ABC News Online: The Indonesian island of Sumatra, smashed by a tsunami and shaken by an enormous earthquake in the past six months, is now at risk from two potentially major quakes, one of which could generate waves 10 metres high, seismologists warn.

The research team is headed by the same expert who predicted with uncanny accuracy a quake that struck Sumatra on March 28, barely three months after the December 26 temblor, one of the biggest earthquakes ever recorded.

He fears the next quakes may be as high as 7.5 and 9 respectively on the Richter scale and in the latter case, cities along much of Sumatra's west coast would be exposed to a tsunami.

"I think it would be irresponsible for those in charge of preparing people in this area to ignore the possibility that the earthquake could happen in a year," lead author John McCloskey, a professor of environmental sciences at Britain's University of Ulster, told AFP.

The study takes a fresh look at Sumatra's seismic mosaic in the light of the last two great quakes, focussing on the two biggest faultlines.

One faultline runs on the land down the western side of Sumatra, and has lateral friction, with one side trying to head north-west and the other trying to move south-east.

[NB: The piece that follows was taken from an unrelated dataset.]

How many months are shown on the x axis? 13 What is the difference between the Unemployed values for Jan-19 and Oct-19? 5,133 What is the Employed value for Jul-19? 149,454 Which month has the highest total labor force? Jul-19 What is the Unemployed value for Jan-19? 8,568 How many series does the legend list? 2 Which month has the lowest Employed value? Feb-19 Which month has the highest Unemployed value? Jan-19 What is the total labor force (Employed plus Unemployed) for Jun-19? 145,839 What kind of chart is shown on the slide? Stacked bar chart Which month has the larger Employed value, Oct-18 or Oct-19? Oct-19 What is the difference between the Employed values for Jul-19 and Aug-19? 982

Stress on this so-called Sumatra fault, especially in the north-west in the region of Banda Aceh, remains high, the researchers warn.

"The threat of an earthquake of magnitude 7.0-7.5 on the Sumatra fault north of four degrees north (of the equator) has not receded," they say in the study, which appears in the British science journal Nature.

An even greater threat lies in the second faultline, the so-called Sunda Trench, a notorious seabed crack that runs about 200 kilometres to the west of Sumatra.

This area has a different and more perilous profile than the Sumatra fault, for it has vertical movement - the kind capable of creating big waves by thrusting up sections of the sea bed.

It lies in a so-called "megathrust" area, in which the Australian plate is trying to push its way under the Eurasian plate to the north-east.

The Sunda Trench has been a flashpoint of seismic activity for centuries.

Part of its northern section, at the conjunction with the tongue-shaped Burma microplate, was the epicentre for the December 26, 2004 quake, at 9.3 the second highest ever recorded.